It didn’t find anything. So far, this has been par for the course when it comes to the search for extraterrestrial life, better known by the shorthand SETI. Astronomers first began using telescopes to look for potential alien communication in 1960, and they have been met with silence ever since.
“I think when you’re doing a SETI project, it’s very important not to get discouraged by a null detection,” Tellis said. “SETI has been in process for about 60 years, and it’s been non-detection after non-detection after non-detection.”
Astronomers and engineers have spent that time developing more powerful technology to conduct SETI surveys. The majority of SETI searches have relied on radio telescopes, which scour the skies for signals in the radio and microwave parts of the light spectrum. In the 1960s, “lasers were new, tricky, low-power devices; by contrast, radio technology had been developing for decades and was relatively mature,” according to a history from the SETI group at Harvard.
These days, lasers can outshine the sun, albeit in tiny pulses. But a tiny pulse—preferably more than one, to prove it’s not a fluke—is all it would take for a distant, advanced civilization to tell Earth “hey, we’re here!” If humans can get really good at sending radio and laser signals, the reasoning goes, maybe intelligent civilizations beyond Earth can, too—and then send them our way.
Unlike radio SETI, optical SETI looks for signals in the visible portion of the light spectrum. Lasers travel well over galactic distances. The light, concentrated into a narrow beam that can be 10 times as bright as the sun, would experience less interference from interstellar dust and gas than radio waves might. Laser emissions are also capable of carrying massive amounts of information. The network of cables at the bottom of the ocean is a collection of pulses of light, firing at high frequencies to transmit digital data and bring us the internet.

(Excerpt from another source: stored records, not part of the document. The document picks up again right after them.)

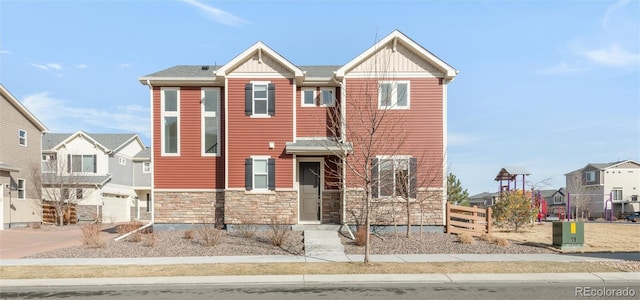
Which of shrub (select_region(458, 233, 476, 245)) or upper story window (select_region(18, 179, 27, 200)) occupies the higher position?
upper story window (select_region(18, 179, 27, 200))

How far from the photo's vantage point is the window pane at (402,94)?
62.4 ft

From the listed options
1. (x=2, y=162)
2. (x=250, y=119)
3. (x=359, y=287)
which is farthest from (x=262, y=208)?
(x=2, y=162)

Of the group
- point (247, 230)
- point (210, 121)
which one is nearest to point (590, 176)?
point (247, 230)

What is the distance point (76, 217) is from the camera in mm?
32938

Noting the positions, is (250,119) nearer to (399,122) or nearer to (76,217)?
(399,122)

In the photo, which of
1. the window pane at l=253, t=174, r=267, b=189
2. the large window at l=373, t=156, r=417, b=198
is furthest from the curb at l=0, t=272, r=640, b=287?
the window pane at l=253, t=174, r=267, b=189

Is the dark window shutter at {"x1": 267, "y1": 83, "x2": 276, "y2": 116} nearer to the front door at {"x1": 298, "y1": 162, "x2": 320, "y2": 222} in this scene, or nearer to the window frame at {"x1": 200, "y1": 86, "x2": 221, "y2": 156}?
the window frame at {"x1": 200, "y1": 86, "x2": 221, "y2": 156}

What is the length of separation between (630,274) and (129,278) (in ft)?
40.9

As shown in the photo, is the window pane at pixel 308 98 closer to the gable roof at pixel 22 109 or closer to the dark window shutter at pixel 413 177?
the dark window shutter at pixel 413 177

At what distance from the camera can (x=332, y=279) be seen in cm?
1070

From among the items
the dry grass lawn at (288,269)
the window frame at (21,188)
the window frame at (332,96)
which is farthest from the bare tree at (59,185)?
the window frame at (332,96)

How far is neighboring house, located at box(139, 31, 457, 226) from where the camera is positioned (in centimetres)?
1859

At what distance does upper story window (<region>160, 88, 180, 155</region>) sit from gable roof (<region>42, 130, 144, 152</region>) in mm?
19807

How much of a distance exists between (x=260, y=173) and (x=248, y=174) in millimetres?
503
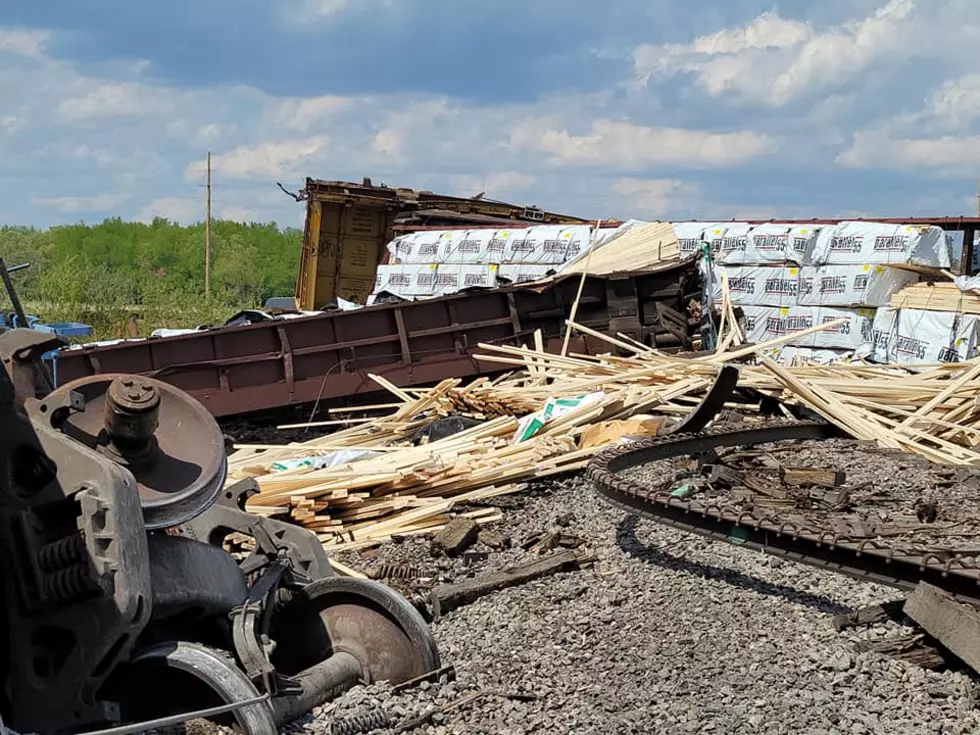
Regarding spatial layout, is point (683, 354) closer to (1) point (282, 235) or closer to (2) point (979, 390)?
(2) point (979, 390)

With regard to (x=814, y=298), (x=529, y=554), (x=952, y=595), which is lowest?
(x=529, y=554)

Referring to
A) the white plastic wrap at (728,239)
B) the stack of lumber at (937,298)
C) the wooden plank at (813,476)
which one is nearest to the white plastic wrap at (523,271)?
the white plastic wrap at (728,239)

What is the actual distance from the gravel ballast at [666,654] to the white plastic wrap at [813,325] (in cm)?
723

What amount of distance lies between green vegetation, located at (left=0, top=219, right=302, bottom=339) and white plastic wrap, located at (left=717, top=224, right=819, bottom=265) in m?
18.5

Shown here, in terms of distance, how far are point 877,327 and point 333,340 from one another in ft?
23.6

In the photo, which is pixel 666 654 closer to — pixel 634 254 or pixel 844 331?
pixel 634 254

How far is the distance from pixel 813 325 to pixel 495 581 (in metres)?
9.30

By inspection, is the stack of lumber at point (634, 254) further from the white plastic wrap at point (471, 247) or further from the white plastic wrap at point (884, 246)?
the white plastic wrap at point (471, 247)

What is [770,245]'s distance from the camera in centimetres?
1494

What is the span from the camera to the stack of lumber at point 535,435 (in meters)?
7.83

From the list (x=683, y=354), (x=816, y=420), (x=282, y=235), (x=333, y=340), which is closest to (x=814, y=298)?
(x=683, y=354)

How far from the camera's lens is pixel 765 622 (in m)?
5.47

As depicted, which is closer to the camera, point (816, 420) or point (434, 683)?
point (434, 683)

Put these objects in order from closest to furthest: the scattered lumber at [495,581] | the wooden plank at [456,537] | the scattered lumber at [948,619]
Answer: the scattered lumber at [948,619] < the scattered lumber at [495,581] < the wooden plank at [456,537]
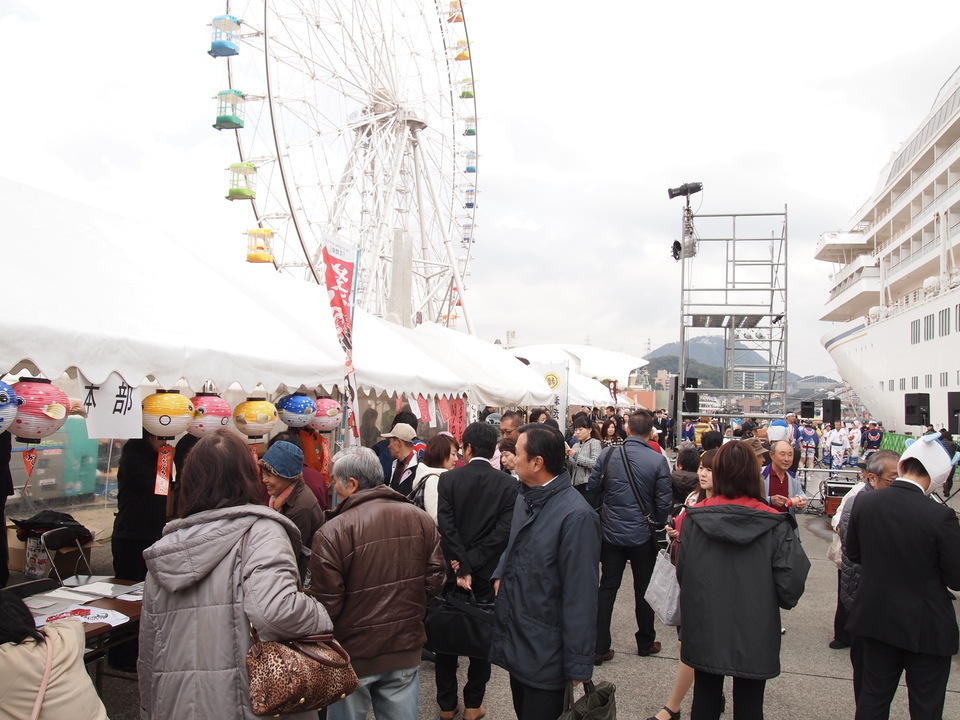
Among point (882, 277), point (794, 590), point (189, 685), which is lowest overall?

The dataset Tellis used for his study contained thousands of observations of stars as young as 200 million years and stars as old as nearly 10 billion years. Keck’s instruments collected millions of photons of light from these stars. What Tellis and his algorithm looked for were brief surges in photons. The first run of the data reported 5,000 potential candidates for mysterious laser beams, but they were eventually ruled out, explained away as emissions from stars’ outer layers, cosmic rays from our sun, or internal reflections from telescope instruments. Tellis got some firsthand Keck time to observe at least one target, KIC 8462852, a star about 1,500 light-years from Earth. In 2015, astronomers announced the Kepler space telescope had observed an unusual dimming of its light, which some believe could be caused by structures built by an advanced civilization around the star. The light emission observed from KIC 8462852 was the best candidate for an alien laser beam in the survey before it was ruled out.